13) SPD L2-secII-12 (audio 26m14s)

01 02 03 04

F1: les vieux sor- sortent seulement s'il y a (..) si une personne qu'ils connaissent est mort pour aller à l'enterrement de cette personne (.) et comme s'ils attend au moment qu'ils sont (.) euh (.) (euh:::) [(que c'est leur tour)]

05 06

P: [que: c'est leur] tour le moment où c'est leur tour. (.) mhm

07 F2: euh qu'est-ce que ça veut dire euh l'enterrement.

08 P: ah l'enterrement (.) est-ce que vous pourriez l'expliquer.

09 10

F1: c'est quand une personne est morte (.) on va à la cimetière et (.) on (le;les) met en terre.
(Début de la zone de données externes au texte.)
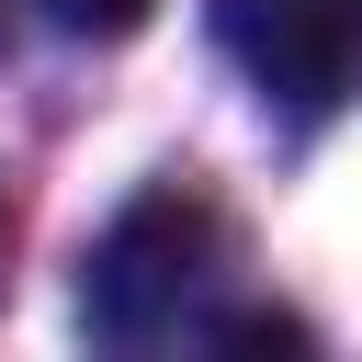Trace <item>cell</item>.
I'll list each match as a JSON object with an SVG mask.
<instances>
[{
    "mask_svg": "<svg viewBox=\"0 0 362 362\" xmlns=\"http://www.w3.org/2000/svg\"><path fill=\"white\" fill-rule=\"evenodd\" d=\"M215 351H305V328H294V317H226Z\"/></svg>",
    "mask_w": 362,
    "mask_h": 362,
    "instance_id": "277c9868",
    "label": "cell"
},
{
    "mask_svg": "<svg viewBox=\"0 0 362 362\" xmlns=\"http://www.w3.org/2000/svg\"><path fill=\"white\" fill-rule=\"evenodd\" d=\"M45 11H57L68 34H136V23H147V0H45Z\"/></svg>",
    "mask_w": 362,
    "mask_h": 362,
    "instance_id": "3957f363",
    "label": "cell"
},
{
    "mask_svg": "<svg viewBox=\"0 0 362 362\" xmlns=\"http://www.w3.org/2000/svg\"><path fill=\"white\" fill-rule=\"evenodd\" d=\"M215 272H226V226H215L192 192H147V204H124V215L102 226V249H90V272H79V317H90L113 351H147V339H181V328L204 317Z\"/></svg>",
    "mask_w": 362,
    "mask_h": 362,
    "instance_id": "6da1fadb",
    "label": "cell"
},
{
    "mask_svg": "<svg viewBox=\"0 0 362 362\" xmlns=\"http://www.w3.org/2000/svg\"><path fill=\"white\" fill-rule=\"evenodd\" d=\"M215 34L283 113H328L362 79V0H215Z\"/></svg>",
    "mask_w": 362,
    "mask_h": 362,
    "instance_id": "7a4b0ae2",
    "label": "cell"
}]
</instances>
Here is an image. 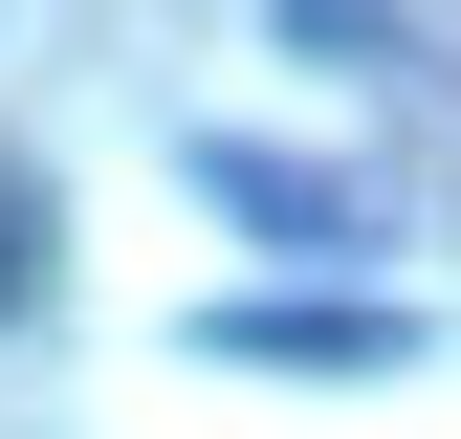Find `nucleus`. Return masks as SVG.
Here are the masks:
<instances>
[{
  "label": "nucleus",
  "instance_id": "2",
  "mask_svg": "<svg viewBox=\"0 0 461 439\" xmlns=\"http://www.w3.org/2000/svg\"><path fill=\"white\" fill-rule=\"evenodd\" d=\"M198 352H242V373H395V308H198Z\"/></svg>",
  "mask_w": 461,
  "mask_h": 439
},
{
  "label": "nucleus",
  "instance_id": "1",
  "mask_svg": "<svg viewBox=\"0 0 461 439\" xmlns=\"http://www.w3.org/2000/svg\"><path fill=\"white\" fill-rule=\"evenodd\" d=\"M198 198H220V220H264L285 264H352V242H374V220H352V176H308V154H242V132H198Z\"/></svg>",
  "mask_w": 461,
  "mask_h": 439
},
{
  "label": "nucleus",
  "instance_id": "3",
  "mask_svg": "<svg viewBox=\"0 0 461 439\" xmlns=\"http://www.w3.org/2000/svg\"><path fill=\"white\" fill-rule=\"evenodd\" d=\"M0 308H23V242H0Z\"/></svg>",
  "mask_w": 461,
  "mask_h": 439
}]
</instances>
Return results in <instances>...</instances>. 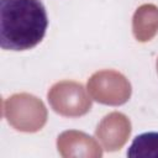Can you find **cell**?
<instances>
[{"label":"cell","mask_w":158,"mask_h":158,"mask_svg":"<svg viewBox=\"0 0 158 158\" xmlns=\"http://www.w3.org/2000/svg\"><path fill=\"white\" fill-rule=\"evenodd\" d=\"M48 16L42 0H0V46L27 51L44 37Z\"/></svg>","instance_id":"cell-1"},{"label":"cell","mask_w":158,"mask_h":158,"mask_svg":"<svg viewBox=\"0 0 158 158\" xmlns=\"http://www.w3.org/2000/svg\"><path fill=\"white\" fill-rule=\"evenodd\" d=\"M130 158H158V132L137 135L127 149Z\"/></svg>","instance_id":"cell-2"}]
</instances>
Une élève demande ici la signification du terme enterrement ('qu'est-ce que ça veut dire euh l'enterrement, l.7), qui apparait dans le tour de parole d'une camarade ('pour aller à l'enterrement', l.2). La demande semble adressée à l'enseignant (les demandes entre pairs tendent à être réalisées en L1 et en chuchotant, cf. chapitre VII, point 1.2). L'enseignant ne répond cependant pas à la demande mais effectue une contre-question, c'est-à-dire qu'il renvoie la demande à l'élève ayant employé le terme ('l'enterrement est-ce que vous pourriez l'expliquer', l.8). Tant la demande de l'élève que celle de l'enseignant sont tout à fait représentatives, sur le plan formel, de ce qu'on trouve dans les

données: l'élève n'utilise pas de logonyme, au contraire de l'enseignant (qui utilise 'pouvoir expliquer'). Malgré leurs différences sur le plan formel, les deux demandes portent sur le même objet, à savoir la signification de l'item enterrement. Cette similitude sur le plan de l'objet et de la fonction de l'action permet d'interpréter les deux demandes, celle de l'élève et celle de l'enseignant, comme des demandes d'explication, malgré l'absence de logonyme dans le tour de l'élève. Il est possible que les élèves n'utilisent pas de logonyme parce que le verbe expliquer, lorsqu'il est utilisé dans une demande, sert tendanciellement à en souligner l'orientation didactique. En utilisant ce logonyme, l'enseignant signale ainsi que sa demande a pour but de vérifier les connaissances de l'élève ou sa capacité à expliquer. Deux particularités, résumées dans le tableau ci-dessous, viennent appuyer cette hypothèse:

Tableau 15: Quantité de questions display et du modalisateur pouvoir accompagnant les logonymes dans les demandes de l'enseignant

L2 L1

Nombre de logonymes apparaissant dans des demandes display de l'enseignant 43 1 Nombre de 'pouvoir expliquer' apparaissant dans des demandes de l'enseignant 35 1

Total des logonymes apparaissant dans des demandes de l'enseignant 57 3

Ce tableau permet de dégager que 75% des sollicitations de l'enseignant contenant un logonyme sont des questions display (43 occurrences sur 57), c'est-à-dire des questions ayant pour fonction de vérifier les connaissances des élèves. Le modalisateur pouvoir apparait également souvent dans les demandes de l'enseignant (dans 35 sur 57 occurrences, soit 61%; le modalisateur apparait dans 29 cas dans des demandes display, soit dans 67% des demandes display). L'enjeu de la demande est bien pour l'enseignant d'observer le 'pouvoir expliquer' de l'élève, c'est-à-dire de déterminer s'il possède les connaissances et les moyens langagiers suffisants pour accomplir l'explication. Si une fonction récurrente du logonyme dans les demandes (mais néanmoins pas la seule: une partie des demandes contenant des logonymes sont de 'vraies' questions) est d'en expliciter la valeur didactique, alors il est peu étonnant que les élèves ne l'utilisent pas: ils ne sont pas en position de vérifier le 'pouvoir expliquer' de l'enseignant.